◆ Texte fourni ◆

______

C'était ainsi que l'Honorable Augustin Kabuya, avait été désigné par le Président de la République, pour remplir cette mission.
C'est ce qu'il avait d'ailleurs fait.
Force est donc de constater qu'à l'époque, aucun parti politique de l'Opposition n'avait rallié la Majorité présidentielle AVANT la nomination du Premier Ministre, pour qu'il soit identifié par l'Honorable Augustin Kabuya, l'Informateur, aux fins de faire partie de la Coalition majoritaire, et peut-être de voir un leader venu de l'Opposition, avoir l'opportunité d'être nommé Premier Ministre.
C'était ainsi que Madame Judith Suminwa Tuluka, faisant partie de la Coalition majoritaire, avait été choisie au sein cette Coalition, et a été nommée Première Ministre.

______

◆ Enregistrements fournis ◆
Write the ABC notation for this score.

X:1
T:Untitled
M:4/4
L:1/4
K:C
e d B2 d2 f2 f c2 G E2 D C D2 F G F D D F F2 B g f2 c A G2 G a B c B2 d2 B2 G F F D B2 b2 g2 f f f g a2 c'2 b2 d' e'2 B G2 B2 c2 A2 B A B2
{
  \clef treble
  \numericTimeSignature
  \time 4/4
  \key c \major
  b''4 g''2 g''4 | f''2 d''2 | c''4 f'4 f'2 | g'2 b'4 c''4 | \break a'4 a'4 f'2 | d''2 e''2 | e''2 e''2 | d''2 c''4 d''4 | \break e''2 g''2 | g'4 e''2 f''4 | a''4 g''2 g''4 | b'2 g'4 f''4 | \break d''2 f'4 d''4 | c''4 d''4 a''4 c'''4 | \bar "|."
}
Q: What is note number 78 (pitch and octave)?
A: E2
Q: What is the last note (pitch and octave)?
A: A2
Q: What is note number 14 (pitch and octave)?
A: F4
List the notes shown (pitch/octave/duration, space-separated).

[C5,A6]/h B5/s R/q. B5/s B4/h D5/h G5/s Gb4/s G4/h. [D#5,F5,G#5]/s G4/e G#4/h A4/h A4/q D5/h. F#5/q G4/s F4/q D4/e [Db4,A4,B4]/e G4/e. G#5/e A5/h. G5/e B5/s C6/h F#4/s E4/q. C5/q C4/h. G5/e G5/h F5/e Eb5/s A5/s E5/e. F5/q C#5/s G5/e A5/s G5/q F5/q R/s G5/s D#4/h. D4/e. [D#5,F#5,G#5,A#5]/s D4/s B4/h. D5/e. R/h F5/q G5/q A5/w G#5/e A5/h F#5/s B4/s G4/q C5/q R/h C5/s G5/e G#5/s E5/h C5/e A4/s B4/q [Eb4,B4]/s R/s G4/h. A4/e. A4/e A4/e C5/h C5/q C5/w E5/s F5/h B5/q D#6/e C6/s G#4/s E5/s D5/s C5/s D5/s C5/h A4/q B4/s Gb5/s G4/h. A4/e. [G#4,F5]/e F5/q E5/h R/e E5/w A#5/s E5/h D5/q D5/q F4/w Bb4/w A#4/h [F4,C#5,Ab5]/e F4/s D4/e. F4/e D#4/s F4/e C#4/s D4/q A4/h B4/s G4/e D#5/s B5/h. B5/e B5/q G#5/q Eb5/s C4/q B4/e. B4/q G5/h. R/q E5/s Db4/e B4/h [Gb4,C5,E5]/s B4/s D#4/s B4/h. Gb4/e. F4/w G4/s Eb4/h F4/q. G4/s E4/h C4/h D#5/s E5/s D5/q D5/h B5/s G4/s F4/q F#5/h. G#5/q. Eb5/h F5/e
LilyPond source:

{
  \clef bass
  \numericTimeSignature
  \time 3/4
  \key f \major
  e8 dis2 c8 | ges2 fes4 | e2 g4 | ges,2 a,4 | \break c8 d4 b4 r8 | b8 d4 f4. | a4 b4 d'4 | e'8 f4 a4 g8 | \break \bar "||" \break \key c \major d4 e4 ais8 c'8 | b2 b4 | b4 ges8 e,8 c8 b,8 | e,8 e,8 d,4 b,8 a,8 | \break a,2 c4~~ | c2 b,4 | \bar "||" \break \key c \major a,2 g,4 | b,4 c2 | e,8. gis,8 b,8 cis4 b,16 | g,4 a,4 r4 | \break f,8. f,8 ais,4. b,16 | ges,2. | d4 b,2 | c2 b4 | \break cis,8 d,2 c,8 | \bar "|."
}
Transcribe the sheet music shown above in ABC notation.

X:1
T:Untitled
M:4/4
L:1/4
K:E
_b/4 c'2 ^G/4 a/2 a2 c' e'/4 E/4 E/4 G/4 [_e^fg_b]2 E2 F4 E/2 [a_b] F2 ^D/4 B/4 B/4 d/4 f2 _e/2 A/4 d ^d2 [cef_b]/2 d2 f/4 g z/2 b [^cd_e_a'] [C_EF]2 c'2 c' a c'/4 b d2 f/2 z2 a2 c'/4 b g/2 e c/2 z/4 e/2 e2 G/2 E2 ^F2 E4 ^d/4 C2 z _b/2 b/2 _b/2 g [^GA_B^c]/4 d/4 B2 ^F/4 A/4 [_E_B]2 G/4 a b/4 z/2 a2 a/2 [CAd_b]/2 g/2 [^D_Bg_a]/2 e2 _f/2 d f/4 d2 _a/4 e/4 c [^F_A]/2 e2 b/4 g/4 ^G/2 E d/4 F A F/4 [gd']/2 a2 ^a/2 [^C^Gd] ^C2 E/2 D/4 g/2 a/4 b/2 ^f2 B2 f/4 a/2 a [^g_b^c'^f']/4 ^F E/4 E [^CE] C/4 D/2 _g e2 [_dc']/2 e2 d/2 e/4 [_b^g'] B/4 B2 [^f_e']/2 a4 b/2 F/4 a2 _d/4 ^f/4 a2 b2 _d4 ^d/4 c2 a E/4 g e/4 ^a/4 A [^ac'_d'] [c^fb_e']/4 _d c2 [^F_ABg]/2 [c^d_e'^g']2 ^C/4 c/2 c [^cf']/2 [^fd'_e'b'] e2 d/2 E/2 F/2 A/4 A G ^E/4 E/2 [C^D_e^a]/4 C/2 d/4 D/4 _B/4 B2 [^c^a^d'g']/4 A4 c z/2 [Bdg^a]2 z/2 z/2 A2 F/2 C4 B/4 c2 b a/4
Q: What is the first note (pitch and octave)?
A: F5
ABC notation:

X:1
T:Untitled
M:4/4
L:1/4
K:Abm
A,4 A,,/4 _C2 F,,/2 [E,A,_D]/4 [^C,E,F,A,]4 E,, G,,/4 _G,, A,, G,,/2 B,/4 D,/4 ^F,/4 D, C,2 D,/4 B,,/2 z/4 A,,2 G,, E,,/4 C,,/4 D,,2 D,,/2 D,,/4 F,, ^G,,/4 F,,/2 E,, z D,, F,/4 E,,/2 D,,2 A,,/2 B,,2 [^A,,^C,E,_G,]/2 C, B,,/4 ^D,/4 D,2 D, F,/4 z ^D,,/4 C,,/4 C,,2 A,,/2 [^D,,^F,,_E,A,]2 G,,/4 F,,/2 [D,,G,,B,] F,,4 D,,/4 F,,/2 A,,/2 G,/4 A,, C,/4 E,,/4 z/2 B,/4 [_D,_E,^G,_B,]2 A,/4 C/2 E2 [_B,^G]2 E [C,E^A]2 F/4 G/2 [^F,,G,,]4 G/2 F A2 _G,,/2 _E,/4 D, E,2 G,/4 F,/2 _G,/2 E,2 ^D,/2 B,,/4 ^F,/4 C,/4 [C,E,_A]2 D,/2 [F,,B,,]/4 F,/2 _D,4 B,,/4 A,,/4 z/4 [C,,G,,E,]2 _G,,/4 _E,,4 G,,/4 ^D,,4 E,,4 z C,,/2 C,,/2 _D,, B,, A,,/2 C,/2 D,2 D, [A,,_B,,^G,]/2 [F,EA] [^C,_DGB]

______

◆ Les tâches ◆
[1] Recopiez sans rien changer les lignes des enregistrements, en partant de leur toute première ligne et en allant jusqu'à la ligne qui contient « List the notes », cette dernière comprise.
[2] Prolongez le texte sur la nomination de la Première Ministre, en reprenant après sa dernière phrase.

◆ Réponses dans l'ordre ◆
[1]
Write the ABC notation for this score.

X:1
T:Untitled
M:4/4
L:1/4
K:C
e d B2 d2 f2 f c2 G E2 D C D2 F G F D D F F2 B g f2 c A G2 G a B c B2 d2 B2 G F F D B2 b2 g2 f f f g a2 c'2 b2 d' e'2 B G2 B2 c2 A2 B A B2
{
  \clef treble
  \numericTimeSignature
  \time 4/4
  \key c \major
  b''4 g''2 g''4 | f''2 d''2 | c''4 f'4 f'2 | g'2 b'4 c''4 | \break a'4 a'4 f'2 | d''2 e''2 | e''2 e''2 | d''2 c''4 d''4 | \break e''2 g''2 | g'4 e''2 f''4 | a''4 g''2 g''4 | b'2 g'4 f''4 | \break d''2 f'4 d''4 | c''4 d''4 a''4 c'''4 | \bar "|."
}
Q: What is note number 78 (pitch and octave)?
A: E2
Q: What is the last note (pitch and octave)?
A: A2
Q: What is note number 14 (pitch and octave)?
A: F4
List the notes shown (pitch/octave/duration, space-separated).

[2]
Cela dit, et de surcroît, l'alinéa 3 de l'article 78 de la Constitution nous rappelle que :
" La mission d’information est de trente jours renouvelable une seule fois." (4)
Pour rappel, l'Honorable Augustin Kabuya a été désigné " Informateur" par le Président de la République, Félix Tshisekedi, le 7 février 2024. (5)
Aujourd'hui, nous sommes en début août 2025, donc à une année et demie de sa désignation, et de surcroît, sa mission avait déjà pris fin, et les résultats de celle-ci sont connus, et ont été publiés.
Cela dit, il convient de noter pour les partis politiques de l'Opposition qui auraient accepté de faire partie du Gouvernement qui serait issu de l’Union nationale, et qui serait dirigé par Madame Judith Suminwa Tuluka, même s'ils entreront automatiquement dans la Majoritaire présidentielle et dans la Coalition majoritaire, car ils feront désormais partie du pouvoir, ils ne viendront que se greffer à une Coalition majoritaire qui existe déjà depuis près de deux ans, et qui a été déjà identifiée par " l'Informateur "; une Coalition majoritaire confortable dont le nombre de députés et les noms de députés la composant sont connus, ainsi que les partis politiques auxquels ils appartiennent, identifiés.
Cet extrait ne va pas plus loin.